Coast Guard Pacific Area Command Holds Change-of-Command Ceremony

Tiongson most recently served as the United States Southern Command director of operations from June 2020 to June 2022.

The U.S. Coast Guard Pacific Area Command hosted a change-of-command ceremony Friday on Coast Guard Base Alameda.

Coast Guard Commandant Adm. Linda L. Fagan presided over the ceremony, where Vice Adm. Andrew J. Tiongson relieved Vice Adm. Michael F. McAllister as the Pacific Area commander.

Tiongson most recently served as the United States Southern Command director of operations from June 2020 to June 2022 in Doral, Florida. There he oversaw and was responsible for the planning, synchronization, and execution of all current and future operations, activities, and investments within U.S. Southern Command’s area of responsibility encapsulating 27 of 31 democratic nations in Central and South America.

“Today is a special day where we applaud Vice Adm. McAllister on his service to the nation, especially this last year as he inspired and led the men and women of the Pacific Area command,” said Tiongson, Coast Guard Pacific Area commander. “I am committed to the members of the Pacific Area team and am excited to execute Coast Guard missions throughout the region, along with our partner agencies, while adhering to the principles of strategic leadership, proficiency and teamwork.”

Tiongson is a 1989 graduate of the United States Coast Guard Academy where he earned a Bachelor of Science in electrical engineering. He holds two master’s degrees from The George Washington University in mechanical engineering and environmental and energy management.

Tiongson is a career cutterman whose time at sea spans five Coast Guard cutters and one U.S. Navy ship. He has also served in a variety of key staff positions, serving two different tours in the Office of Budget and Programs as a Budget Coordinator and Program Reviewer and the Office Chief.

McAllister assumed command of Coast Guard Pacific Area in Alameda on June 30, 2021. McAllister led the 13,000 men and women of Coast Guard Pacific Area through the global deployment of personnel and cutters to the Arctic, the Antarctic, from the Eastern Pacific to the Western Pacific and throughout Oceania conducting Coast Guard statutory missions including combatting illegal, unreported, and unregulated fishing, counter narcotics and partner nation capacity building.

“I am honored to have had the opportunity to lead such a phenomenal workforce who demonstrated commitment to our nation on a daily basis,” said McAllister. “Our Coast Guard members have fostered international partnerships that bolstered security in the Indo-Pacific region, enhanced law enforcement in the maritime environment, deterred illicit drug trafficking into the United States and protected the ports and waterways that are critical to our economy.

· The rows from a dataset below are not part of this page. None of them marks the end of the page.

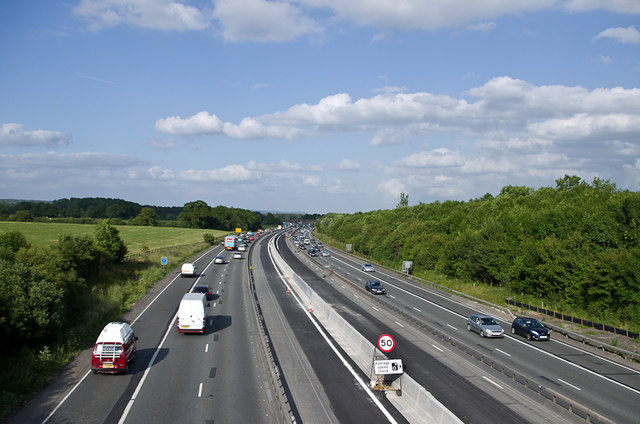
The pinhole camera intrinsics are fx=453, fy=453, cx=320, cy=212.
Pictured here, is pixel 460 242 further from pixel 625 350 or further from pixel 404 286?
pixel 625 350

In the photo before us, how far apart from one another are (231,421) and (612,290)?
3477 cm

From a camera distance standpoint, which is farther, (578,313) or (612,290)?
(578,313)

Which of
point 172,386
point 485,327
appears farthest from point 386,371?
point 485,327

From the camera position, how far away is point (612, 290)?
123 feet

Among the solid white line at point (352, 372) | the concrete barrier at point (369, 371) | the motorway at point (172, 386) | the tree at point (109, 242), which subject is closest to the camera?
the concrete barrier at point (369, 371)

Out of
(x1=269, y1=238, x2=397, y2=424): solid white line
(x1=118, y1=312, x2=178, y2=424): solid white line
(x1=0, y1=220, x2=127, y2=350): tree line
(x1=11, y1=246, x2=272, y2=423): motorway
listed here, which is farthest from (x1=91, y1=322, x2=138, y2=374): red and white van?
(x1=269, y1=238, x2=397, y2=424): solid white line

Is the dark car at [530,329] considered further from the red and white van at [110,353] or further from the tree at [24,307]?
the tree at [24,307]

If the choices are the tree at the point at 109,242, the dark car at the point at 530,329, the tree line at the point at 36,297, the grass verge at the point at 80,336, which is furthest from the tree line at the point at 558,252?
the tree at the point at 109,242

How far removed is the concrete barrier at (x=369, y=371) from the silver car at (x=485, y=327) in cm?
982

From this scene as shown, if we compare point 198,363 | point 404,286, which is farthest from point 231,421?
point 404,286

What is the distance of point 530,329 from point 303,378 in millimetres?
18114

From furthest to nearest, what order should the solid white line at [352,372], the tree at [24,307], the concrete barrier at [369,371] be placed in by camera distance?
the tree at [24,307], the solid white line at [352,372], the concrete barrier at [369,371]

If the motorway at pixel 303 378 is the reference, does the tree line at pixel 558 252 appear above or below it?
above

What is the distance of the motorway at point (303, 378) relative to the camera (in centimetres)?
1716
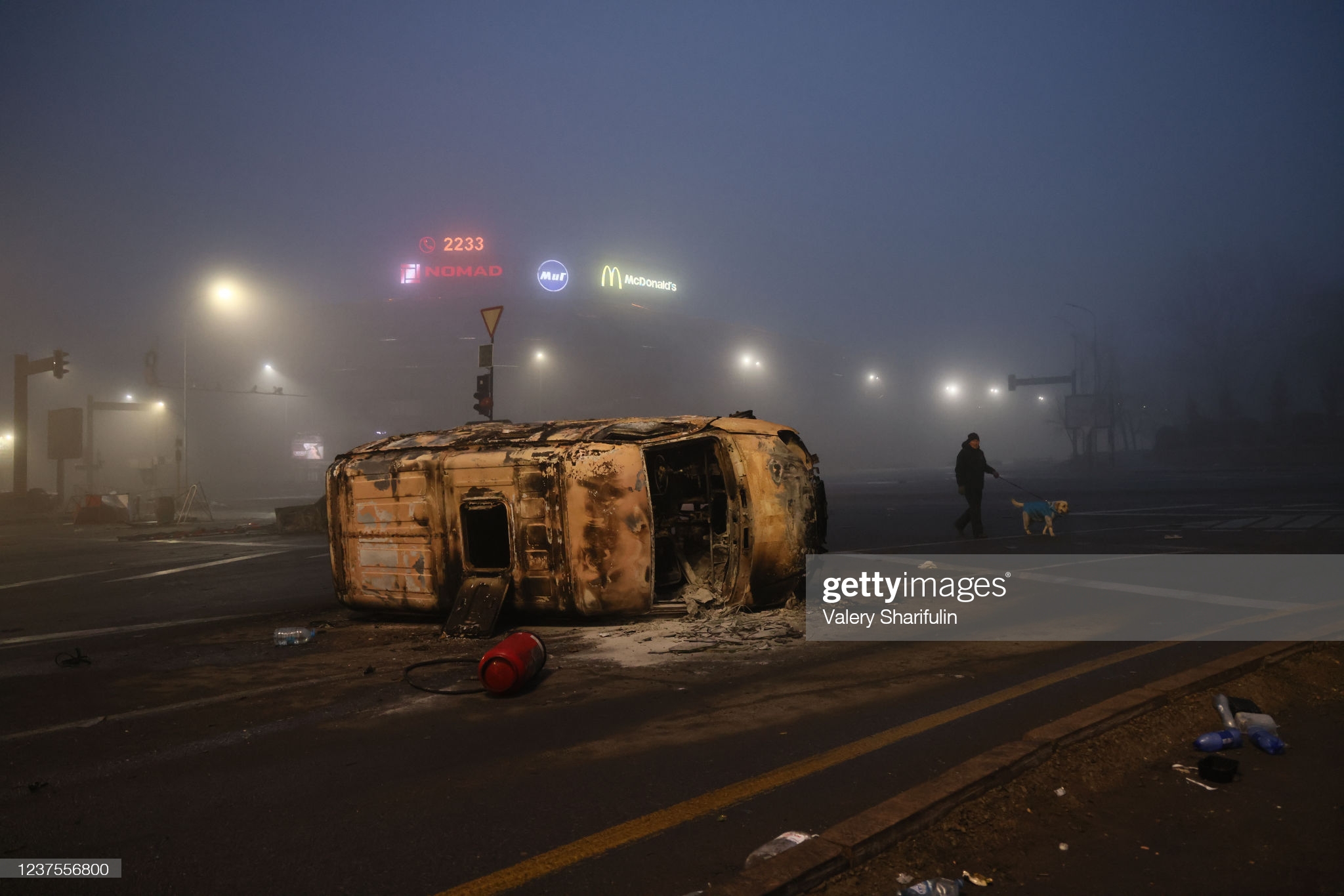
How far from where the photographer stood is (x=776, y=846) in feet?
9.32

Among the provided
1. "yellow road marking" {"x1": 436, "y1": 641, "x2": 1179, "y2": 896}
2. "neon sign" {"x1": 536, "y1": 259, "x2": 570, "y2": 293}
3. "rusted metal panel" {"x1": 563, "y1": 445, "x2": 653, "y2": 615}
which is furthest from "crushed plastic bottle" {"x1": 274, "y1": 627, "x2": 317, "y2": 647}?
"neon sign" {"x1": 536, "y1": 259, "x2": 570, "y2": 293}

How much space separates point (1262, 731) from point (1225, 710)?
24cm

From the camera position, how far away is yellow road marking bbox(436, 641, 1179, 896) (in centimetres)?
275

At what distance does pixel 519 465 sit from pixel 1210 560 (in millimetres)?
9056

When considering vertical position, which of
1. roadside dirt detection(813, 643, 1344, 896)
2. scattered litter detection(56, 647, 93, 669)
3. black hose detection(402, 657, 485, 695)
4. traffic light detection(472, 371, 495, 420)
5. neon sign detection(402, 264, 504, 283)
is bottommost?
roadside dirt detection(813, 643, 1344, 896)

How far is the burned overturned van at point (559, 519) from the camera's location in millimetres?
6699

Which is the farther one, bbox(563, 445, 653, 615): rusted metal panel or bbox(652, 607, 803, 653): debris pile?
bbox(563, 445, 653, 615): rusted metal panel

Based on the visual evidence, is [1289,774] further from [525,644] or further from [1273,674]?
[525,644]

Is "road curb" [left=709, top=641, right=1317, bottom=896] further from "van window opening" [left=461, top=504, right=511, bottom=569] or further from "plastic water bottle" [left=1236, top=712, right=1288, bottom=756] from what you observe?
"van window opening" [left=461, top=504, right=511, bottom=569]

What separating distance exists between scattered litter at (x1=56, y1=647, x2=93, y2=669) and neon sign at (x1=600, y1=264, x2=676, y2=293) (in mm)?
91261

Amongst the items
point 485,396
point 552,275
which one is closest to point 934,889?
point 485,396

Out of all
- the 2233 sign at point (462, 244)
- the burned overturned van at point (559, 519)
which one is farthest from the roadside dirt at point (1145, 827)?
the 2233 sign at point (462, 244)

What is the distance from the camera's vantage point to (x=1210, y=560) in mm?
9930

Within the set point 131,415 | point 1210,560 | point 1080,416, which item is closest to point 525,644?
point 1210,560
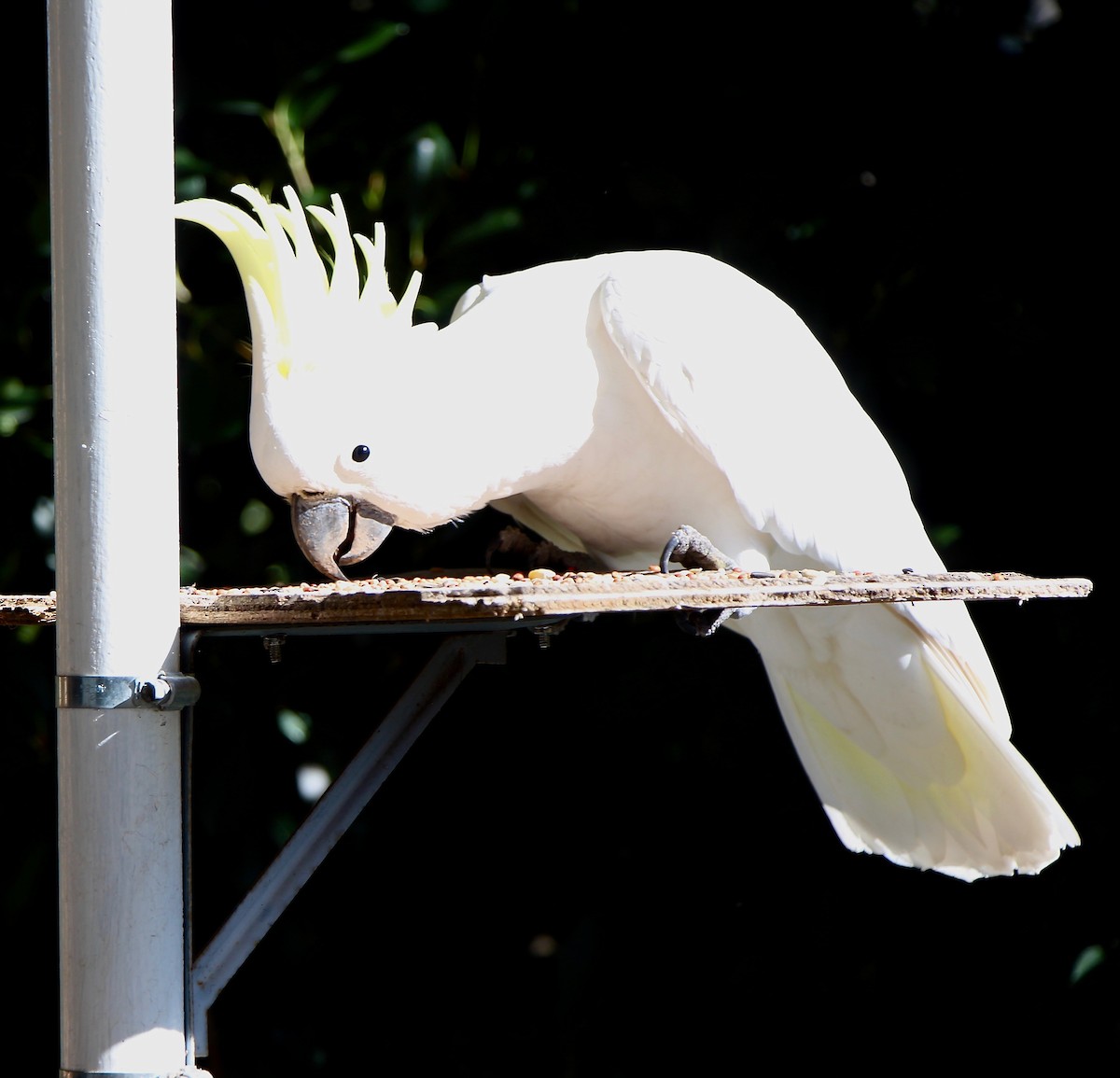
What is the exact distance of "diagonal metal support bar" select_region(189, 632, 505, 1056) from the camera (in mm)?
1006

It has been a privilege to serve in the world’s best Coast Guard for more than 36 years. I challenge young people today looking to impact their community and their nation to see what the Coast Guard is all about.”

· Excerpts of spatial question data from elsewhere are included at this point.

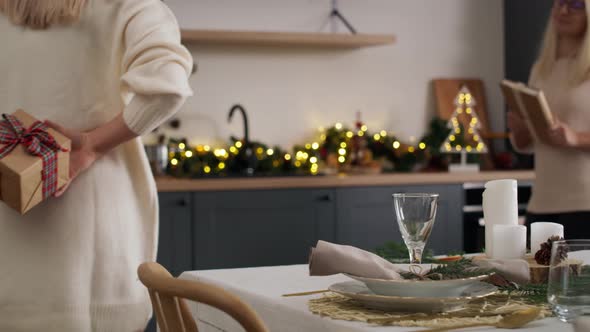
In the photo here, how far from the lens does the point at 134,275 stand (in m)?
1.85

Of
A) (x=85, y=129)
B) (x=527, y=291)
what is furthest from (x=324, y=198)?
(x=527, y=291)

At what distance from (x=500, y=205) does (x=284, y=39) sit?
2.96 metres

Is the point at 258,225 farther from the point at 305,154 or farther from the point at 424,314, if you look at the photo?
the point at 424,314

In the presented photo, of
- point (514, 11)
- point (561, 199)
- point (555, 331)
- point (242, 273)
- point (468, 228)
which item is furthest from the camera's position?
point (514, 11)

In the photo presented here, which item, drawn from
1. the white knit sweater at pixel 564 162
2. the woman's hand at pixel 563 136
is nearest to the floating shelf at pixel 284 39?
the white knit sweater at pixel 564 162

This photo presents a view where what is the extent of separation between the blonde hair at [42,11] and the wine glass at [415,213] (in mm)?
843

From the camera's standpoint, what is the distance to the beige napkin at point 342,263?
1.25 meters

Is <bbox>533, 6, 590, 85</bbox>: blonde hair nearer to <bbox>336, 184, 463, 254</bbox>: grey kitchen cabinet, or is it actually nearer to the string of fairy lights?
<bbox>336, 184, 463, 254</bbox>: grey kitchen cabinet

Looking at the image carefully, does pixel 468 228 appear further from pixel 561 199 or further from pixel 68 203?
pixel 68 203

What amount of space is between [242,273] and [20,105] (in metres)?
0.60

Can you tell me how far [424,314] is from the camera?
122 cm

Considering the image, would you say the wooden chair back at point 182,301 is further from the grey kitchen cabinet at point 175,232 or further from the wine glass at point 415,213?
the grey kitchen cabinet at point 175,232

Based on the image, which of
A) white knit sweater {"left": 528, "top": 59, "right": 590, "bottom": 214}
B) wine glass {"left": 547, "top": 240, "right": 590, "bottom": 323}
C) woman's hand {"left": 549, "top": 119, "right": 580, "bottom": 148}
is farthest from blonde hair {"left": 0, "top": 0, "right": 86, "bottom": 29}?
white knit sweater {"left": 528, "top": 59, "right": 590, "bottom": 214}

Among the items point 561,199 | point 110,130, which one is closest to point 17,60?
point 110,130
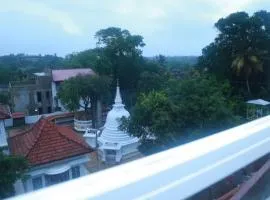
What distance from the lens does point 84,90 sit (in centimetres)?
1606

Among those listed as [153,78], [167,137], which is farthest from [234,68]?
[167,137]

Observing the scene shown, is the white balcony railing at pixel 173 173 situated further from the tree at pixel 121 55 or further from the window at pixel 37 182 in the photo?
the tree at pixel 121 55

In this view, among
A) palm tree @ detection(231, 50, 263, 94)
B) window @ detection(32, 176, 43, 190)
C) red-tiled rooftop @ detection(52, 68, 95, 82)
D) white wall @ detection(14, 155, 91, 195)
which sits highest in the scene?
palm tree @ detection(231, 50, 263, 94)

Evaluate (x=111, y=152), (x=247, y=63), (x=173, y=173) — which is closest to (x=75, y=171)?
(x=111, y=152)

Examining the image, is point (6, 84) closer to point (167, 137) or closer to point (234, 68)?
point (234, 68)

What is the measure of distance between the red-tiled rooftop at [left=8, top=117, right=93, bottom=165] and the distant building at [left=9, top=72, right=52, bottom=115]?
1286 centimetres

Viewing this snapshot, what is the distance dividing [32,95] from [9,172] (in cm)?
1637

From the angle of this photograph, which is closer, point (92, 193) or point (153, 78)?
point (92, 193)

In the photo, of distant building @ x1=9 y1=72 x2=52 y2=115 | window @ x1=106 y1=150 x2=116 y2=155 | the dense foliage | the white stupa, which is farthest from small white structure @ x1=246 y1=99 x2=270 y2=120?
distant building @ x1=9 y1=72 x2=52 y2=115

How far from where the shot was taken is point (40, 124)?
8016mm

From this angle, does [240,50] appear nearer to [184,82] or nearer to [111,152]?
[111,152]

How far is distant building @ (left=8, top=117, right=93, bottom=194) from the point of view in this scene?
22.9 feet

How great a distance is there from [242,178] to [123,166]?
438 mm

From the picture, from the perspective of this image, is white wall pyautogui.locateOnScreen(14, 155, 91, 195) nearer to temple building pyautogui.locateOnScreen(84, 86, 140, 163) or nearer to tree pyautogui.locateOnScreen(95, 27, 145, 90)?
temple building pyautogui.locateOnScreen(84, 86, 140, 163)
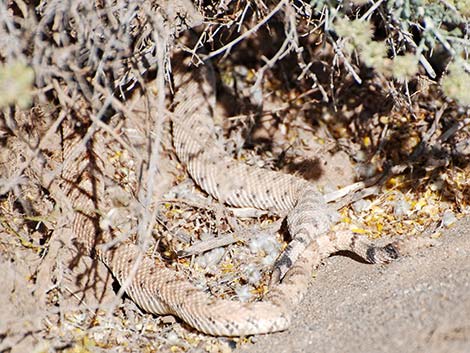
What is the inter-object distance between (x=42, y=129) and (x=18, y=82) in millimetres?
2406

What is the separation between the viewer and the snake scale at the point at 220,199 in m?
4.11

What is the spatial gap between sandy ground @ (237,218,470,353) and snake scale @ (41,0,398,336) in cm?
13

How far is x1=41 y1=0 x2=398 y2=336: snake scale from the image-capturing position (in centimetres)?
411

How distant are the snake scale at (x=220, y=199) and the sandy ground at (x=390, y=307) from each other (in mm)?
130

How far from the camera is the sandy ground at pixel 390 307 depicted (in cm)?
322

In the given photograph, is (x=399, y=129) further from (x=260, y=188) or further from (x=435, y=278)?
(x=435, y=278)

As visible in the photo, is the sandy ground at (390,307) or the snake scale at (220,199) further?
the snake scale at (220,199)

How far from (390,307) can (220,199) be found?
1.16m

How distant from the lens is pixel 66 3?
12.1ft

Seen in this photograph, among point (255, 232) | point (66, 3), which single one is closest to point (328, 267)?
point (255, 232)

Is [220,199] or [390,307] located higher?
[220,199]

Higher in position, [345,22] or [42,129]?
[345,22]

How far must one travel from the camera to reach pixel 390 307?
3.67 m

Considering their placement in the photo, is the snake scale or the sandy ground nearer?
the sandy ground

McAllister retired after 36 years of service during a separate ceremony following the change of command. McAllister is a 1986 graduate of the United States Coast Guard Academy where he earned a Bachelor of Science in civil engineering. He holds two master’s degrees, a civil engineering degree from the University of Illinois and a business administration degree from Massachusetts Institute of Technology. He served as the Operations Division Chief at Coast Guard Activities New York from 2000 to 2003, where he led the maritime response and security operations following the terrorist attacks of September 11, 2001 in New York City.

Pacific Area Command is the Coast Guard’s regional command element and force provider for maritime safety, security and stewardship throughout the Pacific. The command’s area of responsibility encompasses six continents, 71 countries and more than 74 million square miles of ocean.

The change-of-command ceremony is a historic military tradition. The event, which has remained unchanged for centuries, includes a reading of the command orders in the presence of all unit crew members to ensure continuity of command.